Public lands stretch nearly one hundred miles from the shores of Lake Berryessa in the south to the flanks of Snow Mountain in the north. The Berryessa Snow Mountain region - in the heart of California's global biodiversity hot spot - is rich in unique plants, some of which are found nowhere else on Earth. The region's thriving blue oak woodlands, red fir forests and creekside habitat set the scene for an annual explosion of wildflowers and provide habitat to a wide variety of wildlife, including nearly half of California's dragonfly species, butterflies, Pacific fisher, trout, Tule elk, deer, mountain lions, bears, osprey, and is home to California's second largest population of wintering bald eagles.

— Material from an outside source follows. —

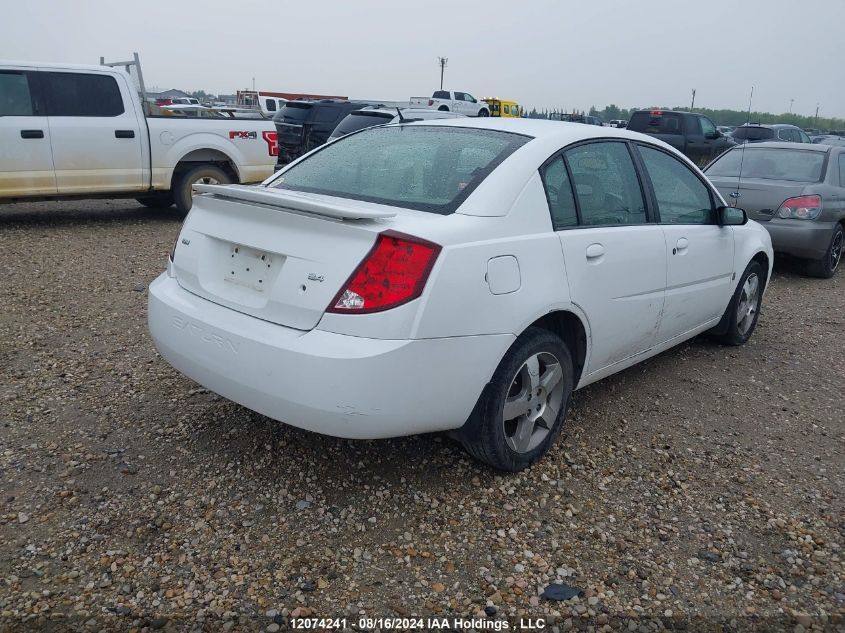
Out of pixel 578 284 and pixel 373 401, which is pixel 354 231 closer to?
pixel 373 401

The Berryessa Snow Mountain area also provides countless opportunities to hike, horseback ride, hunt, camp, ride motorized vehicles in designated areas, fish, watch birds, enjoy water sports and more. Permanent protection for the Berryessa Snow Mountain region isn't just good for the environment and wildlife; it's also good for the economy. The outdoor recreation industry supports more than 400,000 California jobs and generates $46 billion of economic activity in the Golden State every year. Protecting our special places encourages tourism, supports local businesses and creates desirable places to live and work.
California's Berryessa Snow Mountain region is a national treasure worthy of permanent protection for continued enjoyment today as well as for future generations. Establishment of a national monument will improve coordination between federal agencies, safeguard important areas for climate change adaptation, protect our clean water and provide additional federal funding opportunities for conservation management, invasive species eradication and recreational enhancement.
[Your comments here]
I strongly urge you to permanently protect this region by proclaiming Berryessa Snow Mountain as California's next national monument.